## Objective 1
In the printing machine description, rewrite the passage from "For a general" to "embodiment depicted herein." with "sheet size sensor" changed to "paper size detector".
## Objective 2
Decide whether each statement agrees with the printing machine description, answering yes or no and quoting the words that decide it: (a) The RIS includes a charge coupled device array. (b) The ESS controls the raster input scanner. (c) The sheet size sensor is limited in its application to the embodiment depicted.

* START Selected text *

For a general understanding of the features of the present invention, reference is made to the drawings. In the drawings, like reference numerals have been used throughout to identify identical elements. FIG. 6 schematically depicts an electrophotographic printing machine incorporating the features of the present invention therein. It will become evident from the following discussion that the sheet size sensor of the present invention may be employed in a wide variety of devices and is not specifically limited in its application to the particular embodiment depicted herein.
Referring to FIG. 6 of the drawings, an original document is positioned in a document handler 27 on a raster input scanner (RIS) indicated generally by reference numeral 28. The RIS contains document illumination lamps, optics, a mechanical scanning drive and a charge coupled device (CCD) array. The RIS captures the entire original document and converts it to a series of raster scan lines. This information is transmitted to an electronic subsystem (ESS) which controls a raster output scanner (ROS) described below.

* END Selected text *
* START Collected data *

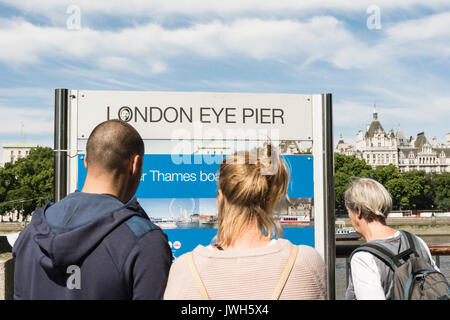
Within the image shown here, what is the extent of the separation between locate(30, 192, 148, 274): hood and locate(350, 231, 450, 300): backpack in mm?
1151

* END Collected data *

## Complete output 1
For a general understanding of the features of the present invention, reference is made to the drawings. In the drawings, like reference numerals have been used throughout to identify identical elements. FIG. 6 schematically depicts an electrophotographic printing machine incorporating the features of the present invention therein. It will become evident from the following discussion that the paper size detector of the present invention may be employed in a wide variety of devices and is not specifically limited in its application to the particular embodiment depicted herein.

## Complete output 2
(a) Yes: "The RIS contains document illumination lamps, optics, a mechanical scanning drive and a charge coupled device (CCD) array."
(b) No: "an electronic subsystem (ESS) which controls a raster output scanner (ROS)"
(c) No: "is not specifically limited in its application to the particular embodiment depicted herein"